In lawsuits over the slow-rolling of religious waivers to the COVID-19 vaccine, for example, victims argued the services issued blanket denials rather than considering each request individually, as they are legally required to do.
Defense Department documents, including the 2022 Diversity, Equity and Inclusion (DEI) Strategic Plan, discuss the freedom to “speak candidly” about issues as a “readiness imperative,” ensuring troops feel included as part of a whole.
“The military policy and legal infrastructure clearly exist to wage war on Americans with deeply-held traditional beliefs about man and woman,” William Thibeau, director of the Claremont Institute’s American Military Project, told the DCNF. Wheatley’s article “should be a red flag to policy makers and elected officials to end this tyranny of liberalism before it is formally levied against American Soldiers preferring to live in reality.”
Experts were not aware of any incidents where a branch of the armed services had attempted to use the UCMJ to punish a servicemember for refusing preferred pronouns.
Commanders do have a wide berth to discipline servicemembers in ways that do not involve a criminal trial but can still have serious implications for a servicemember’s career, possibly including separation from the military under less than honorable circumstances, Wheatley said. Such measures resolve more quickly, have a lower burden of proof than “are almost always shielded from public scrutiny.”

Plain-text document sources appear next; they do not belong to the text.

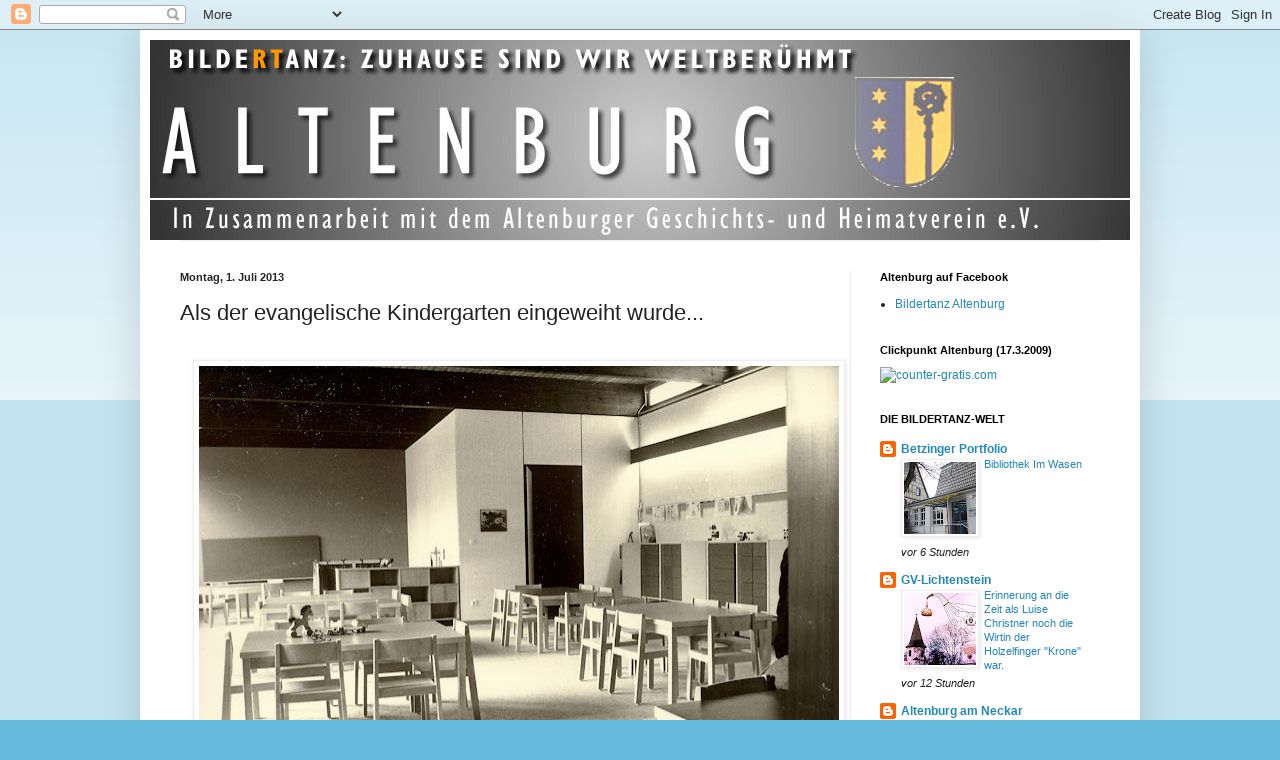

--- FILE ---
content_type: text/html; charset=UTF-8
request_url: https://rv-altenburg.blogspot.com/b/stats?style=BLACK_TRANSPARENT&timeRange=ALL_TIME&token=APq4FmDqMGiyR9XT0kN4GvmpxsEe3M5nOMB6tfsz6aIs77MII-4Xe9md5N_YYHnbtFr14DoD5HoBXUzdqCQRbPnkq-Re1MjaAQ
body_size: -23
content:
{"total":1423466,"sparklineOptions":{"backgroundColor":{"fillOpacity":0.1,"fill":"#000000"},"series":[{"areaOpacity":0.3,"color":"#202020"}]},"sparklineData":[[0,3],[1,3],[2,20],[3,26],[4,6],[5,2],[6,3],[7,6],[8,2],[9,19],[10,39],[11,99],[12,20],[13,7],[14,9],[15,6],[16,23],[17,9],[18,11],[19,9],[20,10],[21,10],[22,12],[23,19],[24,32],[25,20],[26,14],[27,9],[28,15],[29,3]],"nextTickMs":3600000}

--- FILE ---
content_type: text/javascript;charset=UTF-8
request_url: https://whos.amung.us/pingjs/?k=x1mnsn391g53&t=Altenburg%20am%20Neckar%3A%20Als%20der%20evangelische%20Kindergarten%20eingeweiht%20wurde...&c=c&x=https%3A%2F%2Frv-altenburg.blogspot.com%2F2013%2F07%2Fals-der-evangelische-kindergarten.html&y=&a=-1&d=2.266&v=27&r=29
body_size: -134
content:
WAU_r_c('1','x1mnsn391g53',-1);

Instead of leaving it to chance, Congress could force the military to establish a servicemember’s “unqualified” right to use pronouns consistent with their religious convictions, a one-pager provided by Claremont suggested. The experts advocated stronger measures too, including decriminalizing unspecified MEO violations and to narrow its scope so that it only applies to activities a servicemember performs while on normal duty hours or contributing to an official military mission.
Congress should develop a public record of incidents in the military where religious freedom is seen to come under threat, the document stated.
Claremont suggested the military conduct regular training on the importance of religious freedom throughout the armed forces and study ways to strengthen protections on service members’ religious expression.
Wheatley also said service chiefs could consider demands for a service member to speak in violation of his or her religious convictions as harassment.